Aktualizacja: 27.01.2017 11:33 Publikacja: 26.01.2017 19:26

Austriackie władze obiecują, że odkupią z rak prywatnych teren byłego obozu koncentracyjnego KL Guse

Austriackie władze obiecują, że odkupią z rak prywatnych teren byłego obozu koncentracyjnego KL Gusen.

Foto: Wikimedia Commons

Pod warstwą żwiru badacze odkryli oryginalną posadzkę ułożoną na placu apelowym przez więźniów tego obozu koncentracyjnego. To wygładzone kamienie ułożone na podstawie z gliny. – Archeolodzy odnaleźli także fundamenty baraku kuchennego, a także murowanej wieży wartowniczej – mówi nam Artur Lorkowski, ambasador RP w Austrii.
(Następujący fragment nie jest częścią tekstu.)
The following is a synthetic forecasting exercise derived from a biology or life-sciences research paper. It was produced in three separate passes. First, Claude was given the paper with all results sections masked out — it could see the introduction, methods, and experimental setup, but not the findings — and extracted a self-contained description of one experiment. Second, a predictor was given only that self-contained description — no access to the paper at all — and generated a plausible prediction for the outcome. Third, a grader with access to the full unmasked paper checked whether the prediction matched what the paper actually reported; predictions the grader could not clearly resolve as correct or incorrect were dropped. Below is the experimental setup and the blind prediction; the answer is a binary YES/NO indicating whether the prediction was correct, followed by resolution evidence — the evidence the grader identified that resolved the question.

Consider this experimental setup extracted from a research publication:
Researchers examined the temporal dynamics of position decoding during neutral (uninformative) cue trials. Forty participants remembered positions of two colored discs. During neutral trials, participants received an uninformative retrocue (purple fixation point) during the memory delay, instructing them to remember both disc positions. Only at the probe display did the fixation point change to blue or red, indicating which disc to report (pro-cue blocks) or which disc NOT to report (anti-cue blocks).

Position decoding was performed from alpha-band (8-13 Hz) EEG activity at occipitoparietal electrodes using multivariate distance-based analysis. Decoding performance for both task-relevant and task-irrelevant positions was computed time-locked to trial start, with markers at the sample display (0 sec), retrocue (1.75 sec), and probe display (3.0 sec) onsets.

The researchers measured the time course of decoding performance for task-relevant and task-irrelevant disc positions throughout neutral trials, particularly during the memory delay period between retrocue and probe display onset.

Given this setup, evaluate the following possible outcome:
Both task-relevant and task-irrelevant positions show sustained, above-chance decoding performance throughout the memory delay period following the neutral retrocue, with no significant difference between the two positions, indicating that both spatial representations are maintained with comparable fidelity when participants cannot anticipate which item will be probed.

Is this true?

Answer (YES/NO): NO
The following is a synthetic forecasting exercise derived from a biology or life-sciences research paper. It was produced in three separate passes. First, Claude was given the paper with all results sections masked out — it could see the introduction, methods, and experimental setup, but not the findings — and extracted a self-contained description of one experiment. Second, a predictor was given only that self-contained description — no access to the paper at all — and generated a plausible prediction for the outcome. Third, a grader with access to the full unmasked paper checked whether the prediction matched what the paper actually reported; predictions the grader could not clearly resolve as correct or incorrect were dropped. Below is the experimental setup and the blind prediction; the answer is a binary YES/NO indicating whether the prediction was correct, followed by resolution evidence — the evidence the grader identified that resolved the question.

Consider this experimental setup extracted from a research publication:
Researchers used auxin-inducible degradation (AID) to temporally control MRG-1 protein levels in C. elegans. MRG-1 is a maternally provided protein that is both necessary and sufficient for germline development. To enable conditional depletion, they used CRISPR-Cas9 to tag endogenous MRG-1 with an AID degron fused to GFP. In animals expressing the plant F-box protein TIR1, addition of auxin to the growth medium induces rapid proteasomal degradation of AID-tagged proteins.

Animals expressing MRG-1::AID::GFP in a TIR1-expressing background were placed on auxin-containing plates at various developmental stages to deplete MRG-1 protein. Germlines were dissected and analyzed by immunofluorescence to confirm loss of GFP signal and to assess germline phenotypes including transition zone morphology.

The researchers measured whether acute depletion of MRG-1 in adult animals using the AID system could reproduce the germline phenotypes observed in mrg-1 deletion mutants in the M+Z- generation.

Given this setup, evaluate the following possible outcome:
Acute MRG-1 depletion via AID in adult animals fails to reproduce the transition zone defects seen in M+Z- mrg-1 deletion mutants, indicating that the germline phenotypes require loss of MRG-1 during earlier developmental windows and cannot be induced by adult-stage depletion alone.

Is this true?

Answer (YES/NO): YES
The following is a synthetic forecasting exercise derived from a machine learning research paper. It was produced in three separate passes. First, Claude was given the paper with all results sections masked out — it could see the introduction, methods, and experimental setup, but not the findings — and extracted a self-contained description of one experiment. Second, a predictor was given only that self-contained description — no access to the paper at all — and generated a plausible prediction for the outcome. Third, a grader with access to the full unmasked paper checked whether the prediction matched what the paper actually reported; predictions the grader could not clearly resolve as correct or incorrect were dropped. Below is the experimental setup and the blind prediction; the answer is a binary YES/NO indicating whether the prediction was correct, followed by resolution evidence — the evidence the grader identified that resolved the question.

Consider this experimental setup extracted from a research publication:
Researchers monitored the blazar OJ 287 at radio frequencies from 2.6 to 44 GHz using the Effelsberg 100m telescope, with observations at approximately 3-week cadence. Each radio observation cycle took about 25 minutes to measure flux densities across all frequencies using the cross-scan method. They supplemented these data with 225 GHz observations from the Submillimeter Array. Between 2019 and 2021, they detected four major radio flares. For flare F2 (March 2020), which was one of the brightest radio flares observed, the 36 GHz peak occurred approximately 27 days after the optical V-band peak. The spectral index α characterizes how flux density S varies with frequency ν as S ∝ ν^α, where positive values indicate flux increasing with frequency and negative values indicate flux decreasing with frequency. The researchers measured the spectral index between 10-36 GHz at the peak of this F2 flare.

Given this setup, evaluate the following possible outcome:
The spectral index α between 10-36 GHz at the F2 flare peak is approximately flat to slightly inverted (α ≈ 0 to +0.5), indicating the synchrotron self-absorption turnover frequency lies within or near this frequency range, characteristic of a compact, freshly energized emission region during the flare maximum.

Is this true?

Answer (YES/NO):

Archeolodzy odkopali też 35-metrowy odcinek zbudowanej z granitu ściany oporowej. Nad nią znajdował się kamieniołom oraz część przemysłowa obozu.

– Na razie to były wstępne badania – dodaje ambasador. Nie wiadomo, czy archeolodzy odnaleźli artefakty należące w przeszłości do więźniów.

Prace te związane były z wpisaniem obszaru dawnego obozu do rejestru zabytków, o co od wielu miesięcy postulowała Polska. Ochrona konserwatorska pozwala uniknąć niekontrolowanego przekształcenia tego miejsca. Takie zagrożenie istniało, bo teren po byłym obozie znajduje się w rękach prywatnych.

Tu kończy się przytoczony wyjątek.